**Extract provided:**
——
A Fawcett Street building with 389 units was among projects worrying some about rampant development in the Alewife area. (Photo: Fresh Pond Residents Alliance)

Something smells rotten in Cambridge.

The city is experiencing runaway development and explosive growth that critically endangers its character, diversity and quality of life. Or so say a growing number of city residents and neighborhood groups.

Opinion box“Not so!” say city “planners” and “leaders” who, far from planning or leading anything, are marching to a tune played by Cambridge’s pro-development cabal.

“Not so!” say a majority of City Council members who consistently vote to allow unfettered development and who recently turned down an opportunity to take approval responsibility for projects of more than 50,00 square feet – projects too large and too potentially destructive to be trusted to a Planning Board that has never learned to say “no” to a developer.

Those same councillors cynically – or perhaps ignorantly – hide behind the urgent need for low- and middle-income housing to justify support for developments that will spike local rents and most likely displace the people they profess to be helping.

If they truly worried about displacement they’d ask the Community Development Department or city manager to report on the net gain/loss of affordable units through the special permit process.
——
**Task to carry out:**
Please write the next part of the opinion piece on development in Cambridge, picking up right after its final sentence. The records that come next are drawn from a separate source and are unrelated to the opinion piece.

**Source information:**
——
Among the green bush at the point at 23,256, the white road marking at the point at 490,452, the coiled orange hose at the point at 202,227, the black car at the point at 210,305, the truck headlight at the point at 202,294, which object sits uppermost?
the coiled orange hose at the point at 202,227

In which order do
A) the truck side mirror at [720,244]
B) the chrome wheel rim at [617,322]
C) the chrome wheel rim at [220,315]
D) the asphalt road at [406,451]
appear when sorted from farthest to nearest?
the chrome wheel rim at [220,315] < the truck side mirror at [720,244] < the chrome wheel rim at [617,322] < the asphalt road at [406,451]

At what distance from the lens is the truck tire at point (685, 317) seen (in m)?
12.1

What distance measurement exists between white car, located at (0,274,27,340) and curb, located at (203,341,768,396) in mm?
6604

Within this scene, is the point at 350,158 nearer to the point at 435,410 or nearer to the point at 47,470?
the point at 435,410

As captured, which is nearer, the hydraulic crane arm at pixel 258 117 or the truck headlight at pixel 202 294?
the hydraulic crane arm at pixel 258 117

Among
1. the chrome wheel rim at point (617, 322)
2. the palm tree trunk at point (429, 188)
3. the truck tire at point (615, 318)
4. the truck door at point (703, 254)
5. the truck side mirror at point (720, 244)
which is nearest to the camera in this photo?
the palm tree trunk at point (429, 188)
——
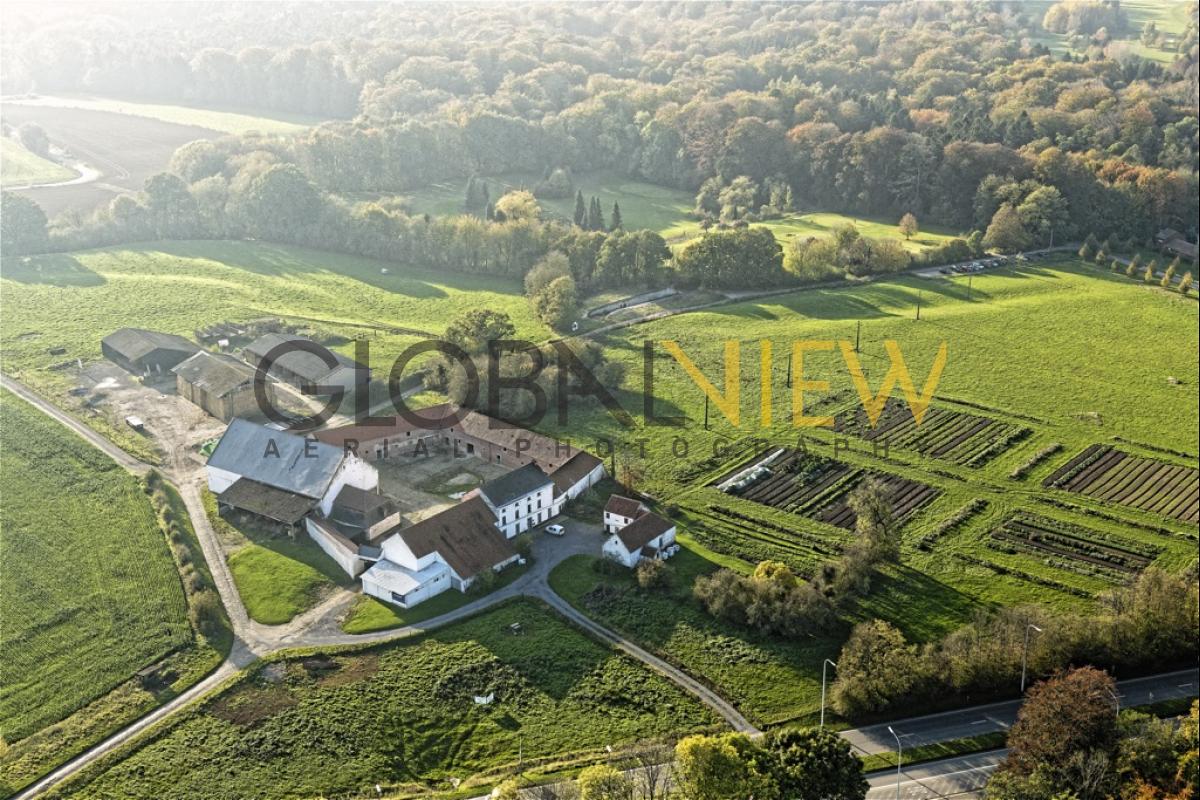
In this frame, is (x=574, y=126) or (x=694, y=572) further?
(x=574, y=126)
——
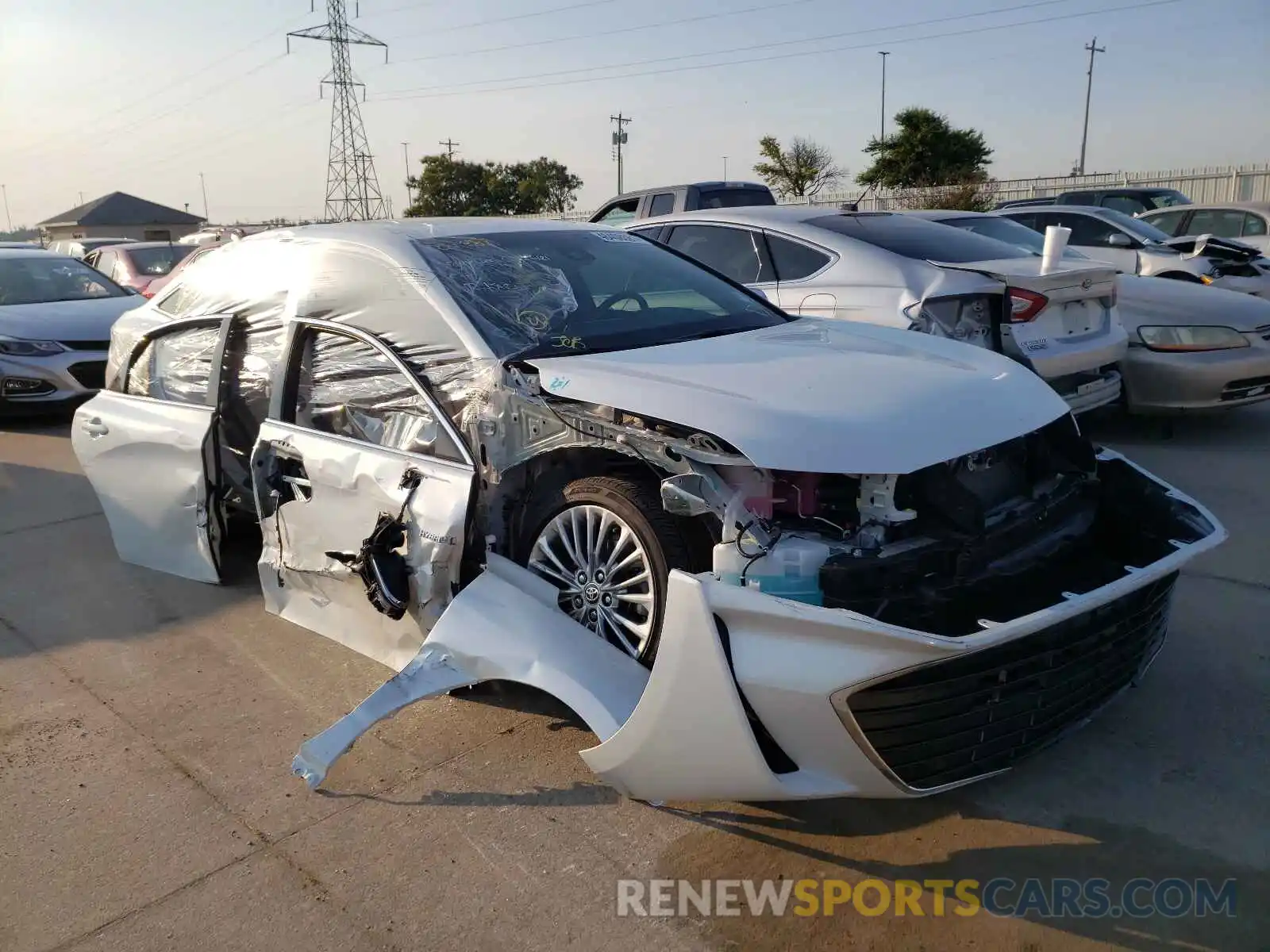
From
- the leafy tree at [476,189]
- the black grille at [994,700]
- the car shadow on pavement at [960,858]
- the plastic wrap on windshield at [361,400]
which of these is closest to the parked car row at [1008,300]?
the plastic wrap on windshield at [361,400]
——
**Response to the exercise:**
But why ask a question whose answer you don’t want to hear?

Or perhaps they realize what most of us already know – that we can’t trust any of the city’s administrators when it comes to dealing honestly with the problems of wide-scale, unfettered development.

Could we trust Susan Clippinger, now the former director of Traffic, Parking & Transportation, who never found that a proposed development significantly added to traffic problems, not even in Alewife? Of course, in her rush to approve projects, Clippinger consistently resisted the temptation to measure the combined impacts of developments.

Can we trust Susanne Rasmussen, the city’s director of environmental and transportation planning, who publicly said, “The amount of traffic on the street in Alewife has been pretty flat over the past 15 years.” This of course the same Suzanne Rasmussen who made a presentation to the Central Square Advisory Committee citing 40 percent available capacity on the red line during rush hour; who also cited “50 percent of residents within a quarter-mile of the T as having no cars.” I don’t dispute the numbers – only the fact Rasmussen neglected to mention her survey included student dorms.

Can we trust a city manager who responds to a groundswell of anger against the Planning Board by appointing new members, all of whom appear just as beholden to the development community as their predecessors?

Can we trust a council that agrees to a master planning process and puts it under the direction of the agency whose lax work and arrogant behavior contributed to the public outcry demanding that process?

Speaking of Community Development, can we trust a planning agency that seems intent on ramming through zoning changes and creating de facto zoning policy? Brian Murphy, assistant city manager for Community Development, recently said CDD would not put forth zoning recommendations developed by the K2C2 committees, and would instead deal with zoning changes project by project, shutting out the council and the city’s residents from any hope of a coherent, transparent zoning process.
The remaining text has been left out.